▸ **Given data**

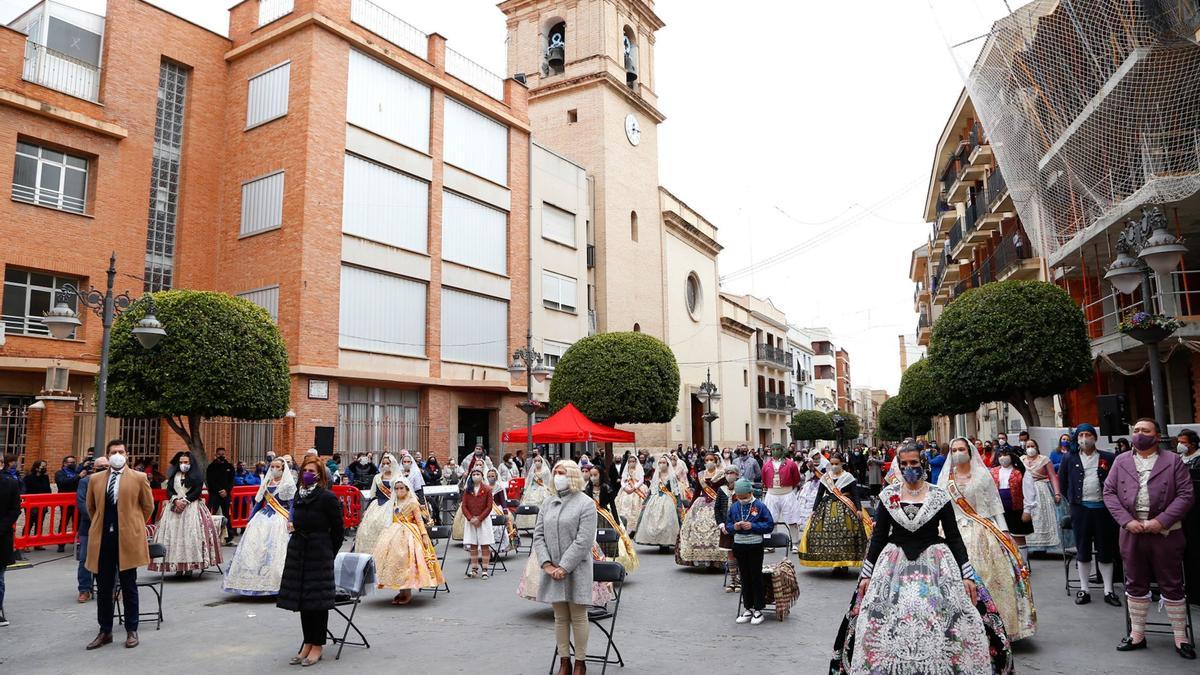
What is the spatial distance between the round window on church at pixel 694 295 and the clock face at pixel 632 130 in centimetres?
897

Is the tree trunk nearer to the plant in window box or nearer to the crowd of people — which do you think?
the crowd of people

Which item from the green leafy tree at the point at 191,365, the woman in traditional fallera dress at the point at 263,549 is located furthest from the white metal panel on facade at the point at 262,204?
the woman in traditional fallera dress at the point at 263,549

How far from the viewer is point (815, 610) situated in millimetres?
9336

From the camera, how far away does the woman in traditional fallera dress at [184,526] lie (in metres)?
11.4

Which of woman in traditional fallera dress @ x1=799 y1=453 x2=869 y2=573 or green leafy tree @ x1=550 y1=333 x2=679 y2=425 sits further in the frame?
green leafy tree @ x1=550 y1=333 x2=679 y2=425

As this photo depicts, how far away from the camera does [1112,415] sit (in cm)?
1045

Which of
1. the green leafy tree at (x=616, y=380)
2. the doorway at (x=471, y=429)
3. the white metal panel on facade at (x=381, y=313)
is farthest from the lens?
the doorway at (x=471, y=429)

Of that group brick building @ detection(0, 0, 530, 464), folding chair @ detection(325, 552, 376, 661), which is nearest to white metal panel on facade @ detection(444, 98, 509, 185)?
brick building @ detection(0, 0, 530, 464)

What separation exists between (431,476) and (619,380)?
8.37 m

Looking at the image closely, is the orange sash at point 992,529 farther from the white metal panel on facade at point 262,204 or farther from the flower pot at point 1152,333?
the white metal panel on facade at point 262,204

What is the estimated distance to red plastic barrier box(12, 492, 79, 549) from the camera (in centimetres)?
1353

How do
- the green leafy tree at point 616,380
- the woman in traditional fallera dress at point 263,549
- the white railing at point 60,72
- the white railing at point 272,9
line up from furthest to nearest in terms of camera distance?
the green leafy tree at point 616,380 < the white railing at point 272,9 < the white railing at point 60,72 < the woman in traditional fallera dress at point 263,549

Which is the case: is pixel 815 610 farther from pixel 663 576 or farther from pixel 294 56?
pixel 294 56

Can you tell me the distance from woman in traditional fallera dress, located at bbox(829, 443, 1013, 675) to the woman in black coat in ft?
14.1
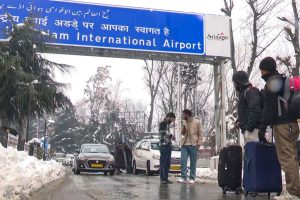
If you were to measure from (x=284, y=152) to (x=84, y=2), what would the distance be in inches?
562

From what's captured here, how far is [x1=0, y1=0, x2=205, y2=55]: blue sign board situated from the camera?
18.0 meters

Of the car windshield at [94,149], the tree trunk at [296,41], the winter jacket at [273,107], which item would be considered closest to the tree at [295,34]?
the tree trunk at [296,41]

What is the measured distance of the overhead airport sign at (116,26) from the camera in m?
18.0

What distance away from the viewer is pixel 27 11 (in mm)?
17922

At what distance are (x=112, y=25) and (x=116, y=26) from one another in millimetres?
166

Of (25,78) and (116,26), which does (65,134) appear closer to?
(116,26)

▸ **Directive**
Leave out the pictures and output the rest of the material exactly as written.

▸ **Reply to the exercise**
What is the spatial distance between the round window on church at pixel 694 295 and the clock face at pixel 632 130 in centimetres?
897

Is the tree trunk nearer to the plant in window box or nearer to the crowd of people — which do you think?
the crowd of people

Which item from the green leafy tree at the point at 191,365, the woman in traditional fallera dress at the point at 263,549 is located furthest from the white metal panel on facade at the point at 262,204?
the woman in traditional fallera dress at the point at 263,549

How far from the viewer is point (815, 610) situated in millimetres?
9336

From the camera, how far away does the woman in traditional fallera dress at [184,526] lie (in metres)?
11.4

Which of woman in traditional fallera dress @ x1=799 y1=453 x2=869 y2=573 or green leafy tree @ x1=550 y1=333 x2=679 y2=425 sits further in the frame?
green leafy tree @ x1=550 y1=333 x2=679 y2=425

As this photo depicts, how far away from the camera does [1112,415] sit (in cm)?
1045

Which of
1. the green leafy tree at (x=616, y=380)
2. the doorway at (x=471, y=429)
3. the white metal panel on facade at (x=381, y=313)
is farthest from the lens?
the doorway at (x=471, y=429)

Of that group brick building @ detection(0, 0, 530, 464), folding chair @ detection(325, 552, 376, 661), which is nearest to white metal panel on facade @ detection(444, 98, 509, 185)?
brick building @ detection(0, 0, 530, 464)

What separation exists between (431,476) and (619,380)?
8.37 m

Looking at the image closely, is the orange sash at point 992,529 farther from the white metal panel on facade at point 262,204 or farther from the flower pot at point 1152,333?
the white metal panel on facade at point 262,204

What is the estimated distance to red plastic barrier box(12, 492, 79, 549) from the camera (in centimetres)?
1353

How do
- the green leafy tree at point 616,380
- the woman in traditional fallera dress at point 263,549
- the white railing at point 60,72
- the white railing at point 272,9
line up from furthest to nearest in terms of camera distance?
the green leafy tree at point 616,380 < the white railing at point 272,9 < the white railing at point 60,72 < the woman in traditional fallera dress at point 263,549

Which is the case: is pixel 815 610 farther from pixel 663 576 or farther from pixel 294 56?
pixel 294 56

Can you tell me the distance from woman in traditional fallera dress, located at bbox(829, 443, 1013, 675) to the woman in black coat in ft?
14.1
If you were to measure from (x=284, y=152) to (x=84, y=2), what would the distance be in inches?
562

From what's captured here, how far is [x1=0, y1=0, x2=205, y2=55]: blue sign board situated from the camera?
18.0 meters

Of the car windshield at [94,149], the tree trunk at [296,41], the winter jacket at [273,107], which item would be considered closest to the tree at [295,34]?
the tree trunk at [296,41]

What is the measured distance of the overhead airport sign at (116,26) from the camera in m?
18.0

What distance away from the viewer is pixel 27 11 (in mm)?
17922

At what distance are (x=112, y=25) and (x=116, y=26) from one another in millimetres?
166

Of (25,78) and (116,26), which does (65,134) appear closer to?
(116,26)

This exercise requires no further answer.